Writing Reusable Code with Functions

Let’s say you want to do this…

  1. Start with sample sizes 3 through 5, and a population mean, and SD.

  2. Run 1000 simulations.

  3. For each simulation, calculate a mean, and then get the SE of the mean.

  4. Have it all appear in a data frame with sample size and SE.

You could….

m <- 5
s <- 2

my_df <- data.frame(samp_size = 3:5,
                    se = rep(NA, 3))

my_df$se[1] <- sd(replicate(1000, 
                            mean(rnorm(my_df$samp_size[1], m, s))))
my_df$se[2] <- sd(replicate(1000, 
                            mean(rnorm(my_df$samp_size[2], m, s))))
my_df$se[3] <- sd(replicate(1000, 
                            mean(rnorm(my_df$samp_size[3], m, s))))

(yes, this is pre-dplyr)

So….What is wrong here?

__________________________________________________

_PROBLEM DESCRIPTION_.
In the text on reusable code with functions, how many simulations are to be run?

[Stored entries]
__________________________________________________

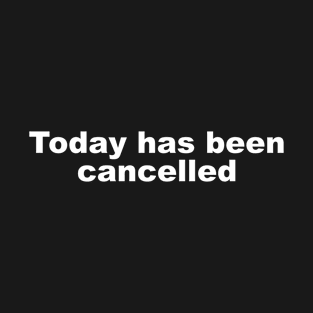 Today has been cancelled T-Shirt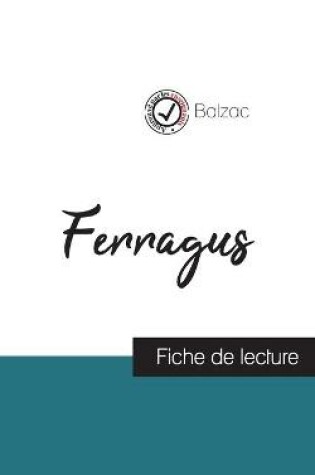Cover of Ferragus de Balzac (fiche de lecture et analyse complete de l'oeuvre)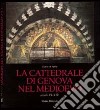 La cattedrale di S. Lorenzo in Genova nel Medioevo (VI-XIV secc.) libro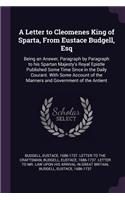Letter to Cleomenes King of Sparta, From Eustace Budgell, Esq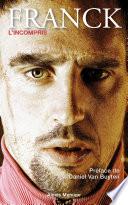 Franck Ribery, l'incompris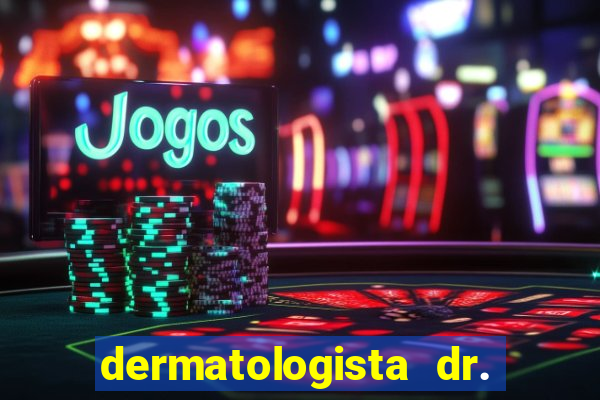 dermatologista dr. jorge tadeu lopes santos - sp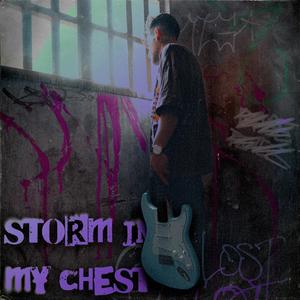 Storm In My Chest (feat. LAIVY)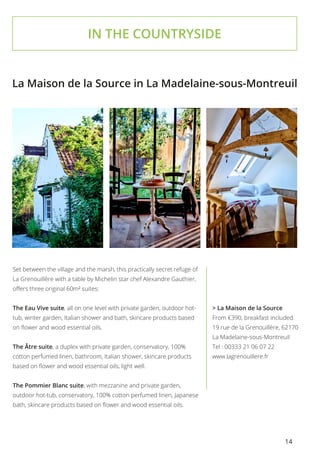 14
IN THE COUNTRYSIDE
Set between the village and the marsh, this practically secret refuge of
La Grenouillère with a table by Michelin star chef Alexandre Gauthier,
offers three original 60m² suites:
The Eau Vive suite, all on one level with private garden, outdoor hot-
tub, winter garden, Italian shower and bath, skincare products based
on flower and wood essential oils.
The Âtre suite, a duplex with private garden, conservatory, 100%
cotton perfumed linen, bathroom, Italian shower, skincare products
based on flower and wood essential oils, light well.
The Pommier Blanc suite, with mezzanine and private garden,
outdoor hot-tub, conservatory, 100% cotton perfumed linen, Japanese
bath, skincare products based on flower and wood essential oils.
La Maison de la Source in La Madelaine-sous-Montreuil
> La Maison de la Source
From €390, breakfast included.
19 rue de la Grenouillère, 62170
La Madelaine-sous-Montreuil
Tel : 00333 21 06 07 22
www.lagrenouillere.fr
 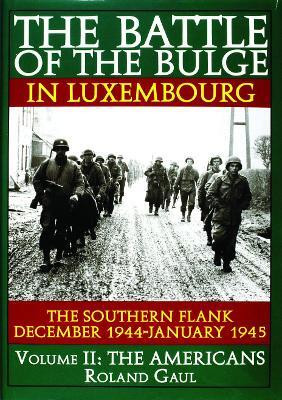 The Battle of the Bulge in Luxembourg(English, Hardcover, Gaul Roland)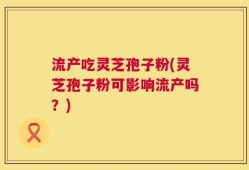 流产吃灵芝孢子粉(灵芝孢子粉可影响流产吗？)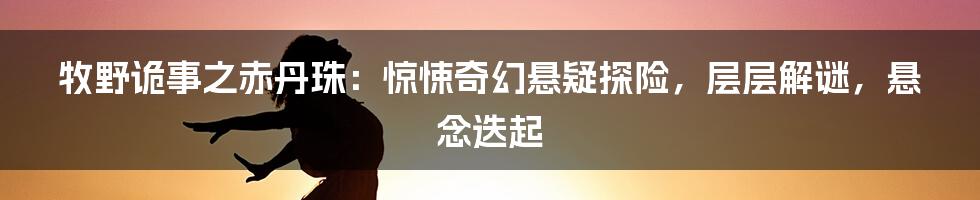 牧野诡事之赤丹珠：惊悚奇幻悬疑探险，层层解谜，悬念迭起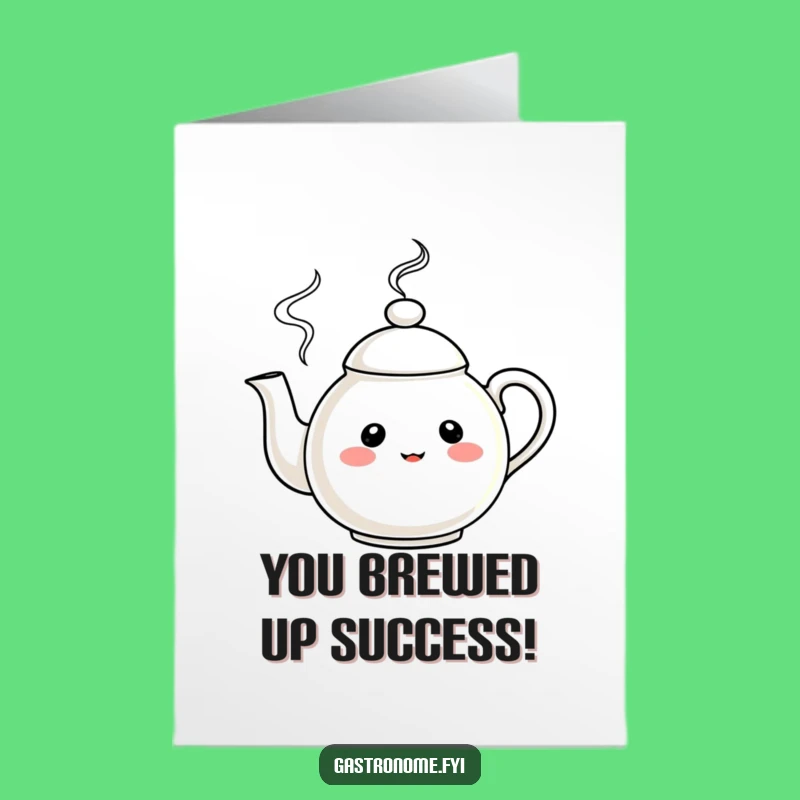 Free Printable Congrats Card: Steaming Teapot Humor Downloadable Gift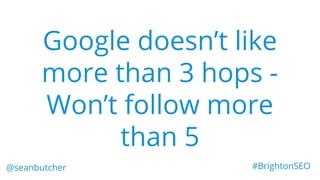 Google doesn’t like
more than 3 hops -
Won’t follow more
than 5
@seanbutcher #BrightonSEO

__________________________________________________

_WRITTEN RESPONSE_.
1000 simulations.